Ser una perrita no siempre puede llevarse a gala como una quisiera: nunca se me ocurriría recibir a mi familia con mi collar y mi correa, tengo que recordar siempre guardar todos mis juguetes si alguna visita amenaza con perturbar la tranquilidad de mi mundo canino y sobre todo, no ladrar, no aullar a la luz de la luna en presencia de extraños.

Intento recordar esto cada día pero ciertos errores son inevitables, pequeñas pistas que inconscientemente voy dejando en el camino, descuidos que yo misma podría haber reconocido como peligrosos pero que, acostumbrada como estaba a la naturalidad con la que me comportaba junto a mi Dueño, pasé por alto.

Ahora lo recuerdo con cierto distanciamiento irónico, como si yo no fuese la protagonista de aquella escena, porque a mi misma me sorprendió la fuerza con la que enfrenté aquella situación. Cuando sonaron las llaves de mi hermana abriendo la puerta de mi casa, no las oí. Ni siquiera el ruido de pasos de mis padres y mis amigos entrando en el salón con sigilo.

Al levantar la cabeza del cuenco y ver a tanta gente cargada de globos, regalos y la gran tarta para mi fiesta sorpresa de cumpleaños, casi me fallaron las patitas delanteras. Deseé que el cuenco del que bebía fuese tan profundo que pudiese tragarme a mi, mi collar y la pelotita que mi Dueño me había enviado como regalo de cumpleaños.

Por unos segundos casi no pude respirar pero comprendí que no había muchas salidas. Al levantarme solo veía a mi Dueño ante mi, sonriendo y acariciándome, hasta que las uñas clavadas en la palma de mi mano me devolvieron a la realidad. Nadie se había movido de su sitio, helados ante mi desnudez y mi mirada desafiante.

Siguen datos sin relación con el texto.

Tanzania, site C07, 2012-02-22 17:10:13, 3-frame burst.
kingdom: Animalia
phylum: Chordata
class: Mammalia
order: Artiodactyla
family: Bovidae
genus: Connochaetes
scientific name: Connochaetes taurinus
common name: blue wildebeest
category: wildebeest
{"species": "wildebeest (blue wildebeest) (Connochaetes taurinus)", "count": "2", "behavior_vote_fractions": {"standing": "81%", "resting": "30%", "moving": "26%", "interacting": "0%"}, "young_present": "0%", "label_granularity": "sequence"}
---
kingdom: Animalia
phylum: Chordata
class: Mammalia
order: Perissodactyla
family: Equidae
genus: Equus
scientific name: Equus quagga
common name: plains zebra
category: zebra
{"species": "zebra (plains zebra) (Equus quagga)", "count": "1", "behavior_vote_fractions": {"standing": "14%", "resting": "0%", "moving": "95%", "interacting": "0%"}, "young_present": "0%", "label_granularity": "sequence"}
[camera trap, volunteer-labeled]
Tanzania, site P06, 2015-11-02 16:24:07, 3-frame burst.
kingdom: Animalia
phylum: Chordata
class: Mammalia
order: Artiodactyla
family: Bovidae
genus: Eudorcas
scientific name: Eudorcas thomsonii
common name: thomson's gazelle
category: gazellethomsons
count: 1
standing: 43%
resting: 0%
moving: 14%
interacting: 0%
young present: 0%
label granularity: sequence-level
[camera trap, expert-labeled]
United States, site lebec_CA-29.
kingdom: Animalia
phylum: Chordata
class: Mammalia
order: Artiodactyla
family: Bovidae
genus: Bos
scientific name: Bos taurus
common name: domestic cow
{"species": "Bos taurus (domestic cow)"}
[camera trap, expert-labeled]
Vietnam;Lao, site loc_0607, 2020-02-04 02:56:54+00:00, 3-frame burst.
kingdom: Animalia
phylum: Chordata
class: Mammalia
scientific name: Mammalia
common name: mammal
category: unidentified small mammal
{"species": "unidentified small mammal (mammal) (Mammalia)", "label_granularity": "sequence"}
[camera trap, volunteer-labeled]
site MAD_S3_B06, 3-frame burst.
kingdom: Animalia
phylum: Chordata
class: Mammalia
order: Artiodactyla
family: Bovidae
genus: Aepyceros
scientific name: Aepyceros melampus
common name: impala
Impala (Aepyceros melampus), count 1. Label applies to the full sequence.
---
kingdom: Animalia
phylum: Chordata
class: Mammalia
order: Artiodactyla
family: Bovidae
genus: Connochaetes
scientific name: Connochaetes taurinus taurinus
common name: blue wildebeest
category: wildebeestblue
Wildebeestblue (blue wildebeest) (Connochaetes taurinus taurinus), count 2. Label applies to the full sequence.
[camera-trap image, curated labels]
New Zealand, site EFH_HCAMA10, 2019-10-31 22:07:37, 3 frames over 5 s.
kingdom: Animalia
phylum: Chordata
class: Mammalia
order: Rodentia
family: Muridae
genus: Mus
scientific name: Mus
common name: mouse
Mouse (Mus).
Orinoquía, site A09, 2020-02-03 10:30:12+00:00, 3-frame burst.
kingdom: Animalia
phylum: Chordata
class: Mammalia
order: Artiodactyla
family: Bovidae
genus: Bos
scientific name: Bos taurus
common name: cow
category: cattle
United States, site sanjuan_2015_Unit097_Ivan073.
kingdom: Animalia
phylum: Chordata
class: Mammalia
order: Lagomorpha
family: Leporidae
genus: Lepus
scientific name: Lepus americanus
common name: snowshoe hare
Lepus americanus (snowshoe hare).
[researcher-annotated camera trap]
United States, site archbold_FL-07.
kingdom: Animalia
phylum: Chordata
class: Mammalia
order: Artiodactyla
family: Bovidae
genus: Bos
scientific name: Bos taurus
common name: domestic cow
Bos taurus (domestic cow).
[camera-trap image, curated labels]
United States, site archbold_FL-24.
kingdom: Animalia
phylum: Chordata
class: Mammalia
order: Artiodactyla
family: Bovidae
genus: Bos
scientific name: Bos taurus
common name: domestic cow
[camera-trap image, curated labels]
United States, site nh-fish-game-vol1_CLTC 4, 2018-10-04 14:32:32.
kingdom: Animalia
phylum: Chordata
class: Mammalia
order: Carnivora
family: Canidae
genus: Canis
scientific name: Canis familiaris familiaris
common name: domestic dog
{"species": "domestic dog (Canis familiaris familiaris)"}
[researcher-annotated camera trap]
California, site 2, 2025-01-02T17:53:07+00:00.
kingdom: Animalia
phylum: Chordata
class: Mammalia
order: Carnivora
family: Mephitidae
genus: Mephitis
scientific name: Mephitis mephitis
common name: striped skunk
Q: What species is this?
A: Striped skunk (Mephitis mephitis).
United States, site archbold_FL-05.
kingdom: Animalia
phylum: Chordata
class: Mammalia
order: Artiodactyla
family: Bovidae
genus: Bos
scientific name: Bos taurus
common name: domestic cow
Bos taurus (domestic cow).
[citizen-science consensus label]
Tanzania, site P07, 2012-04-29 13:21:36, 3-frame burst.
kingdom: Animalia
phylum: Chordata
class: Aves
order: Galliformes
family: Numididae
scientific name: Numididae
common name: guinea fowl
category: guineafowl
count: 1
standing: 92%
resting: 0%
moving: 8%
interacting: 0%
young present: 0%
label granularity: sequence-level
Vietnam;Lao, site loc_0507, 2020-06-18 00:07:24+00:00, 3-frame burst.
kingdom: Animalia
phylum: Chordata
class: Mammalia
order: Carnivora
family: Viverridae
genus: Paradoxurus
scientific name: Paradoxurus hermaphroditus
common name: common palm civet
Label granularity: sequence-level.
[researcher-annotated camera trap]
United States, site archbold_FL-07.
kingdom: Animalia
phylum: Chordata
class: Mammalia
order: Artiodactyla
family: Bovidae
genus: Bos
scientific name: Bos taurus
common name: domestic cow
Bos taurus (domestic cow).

Recuerdo perfectamente a mi hermana, blanca, iniciar un movimiento de retirada cortado por mis palabras: "Sí, y qué?" les dije posando mis ojos en cada uno de ellos. Sin darles tiempo a reaccionar, puse música en el equipo y tras recomendarles que se acomodasen, entré en el cuarto de baño a vestirme para poder disfrutar de mi fiesta planeada con tanto esmero.